Poems ✍️

  24.10.2025
  27


Author: Christmas day

Conches on Christmas



 




By Mike Chasar








Diluvian, draggled and derelict posse, this

barnacled pod so pales

next to everything we hear of red tides and pilot whales

that a word like “drama” makes me sound remiss


except that there

was a kind of littoral drama in the way the shells

silently, sans the heraldry of bells,

neatly, sans an astrological affair,


and swiftly, sans a multitude of feet, flat-out arrived—

an encrusted school of twenty-four

Gabriellan trumpets at my beach house door

and barely half-alive.


Oh, you can bet

I picked them up, waded right up to my ankles in

there among ’em, hefted ’em up to my ears to hear the din

of all things oceanwise and wet,


but every of the ancient, bearded, anthracite,

salt-water-logged spirals,

every of the massive and unwieldy, magisterial

mollusks shut tight—


no din, no horns roaring reveille, no warning, no beat, no taps,

no coral corpus,

no porpoise purpose

except it was a secret purpose kept strictly under wraps.


A fine Christmas gift indeed, this

obscure migration,

this half-dead conch confederation

which would have smelled yon tannenbaum like fish—


a fine set of unwrappable presents

and no receipt by which I could redeem them.

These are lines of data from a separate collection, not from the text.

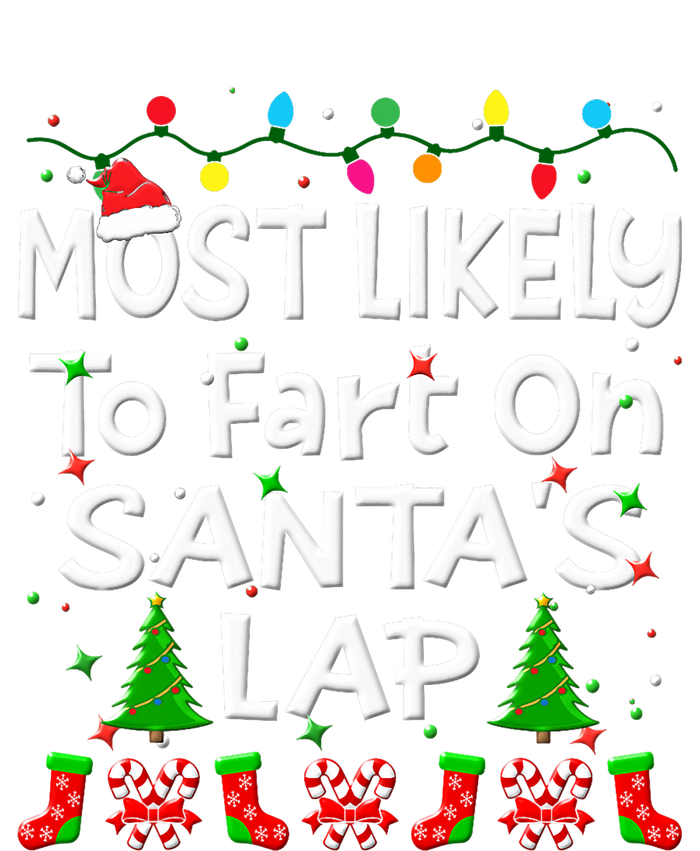 Most Likely To Fart On SantaS Lap Christmas Family Funny Toddler Sweatshirt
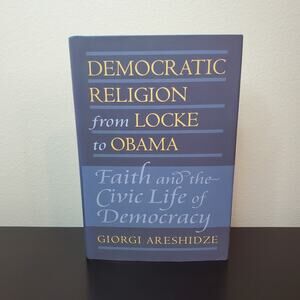 Democratic Religion from Locke to Obama : Faith and the Civic Life Of Democracy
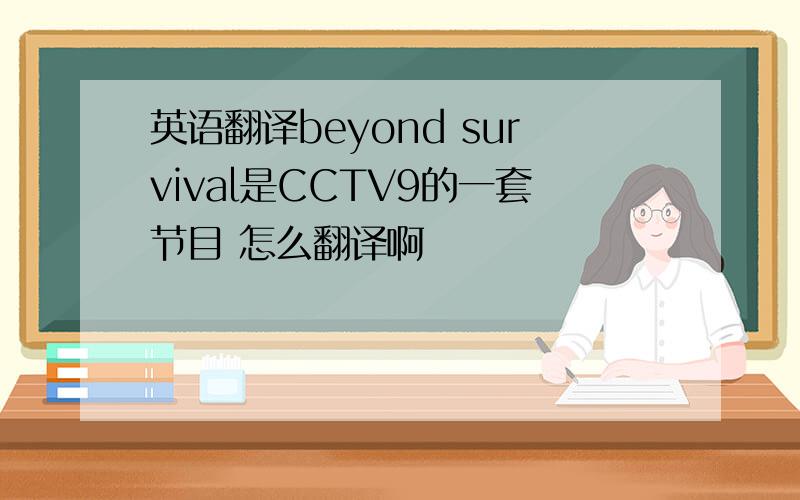 英语翻译beyond survival是CCTV9的一套节目 怎么翻译啊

I lifted one up by its stem

and thought of how, by increments,


all twenty-four

must have lugged those preassembled bodies here

sans Santa, sleigh, and eight little reindeer,

to my drasty stretch of shore.


And, no other explanation being offered for the situation,

I thought that I might understand

how one could argue that the impulse driving them to land

was a sort of evolutionary one—


misguided, yes, redundant, a million years too late,

a needless, maybe rogue and almost campy

demonstration of how history,

even in the world of the invertebrate,


repeats itself—breaker

crashing down on breaker in the Gulf, Gulf War

coming after Gulf War.

O Maker,


there is so much slug inside these shells,

here, at the end of December,

at the edge of a world I couldn’t blame if you did not remember.

Miracles sell well,


but Lord, it can be numbing

to a people who cannot

tell between a second nature and a second thought,

a second chance, or a second coming.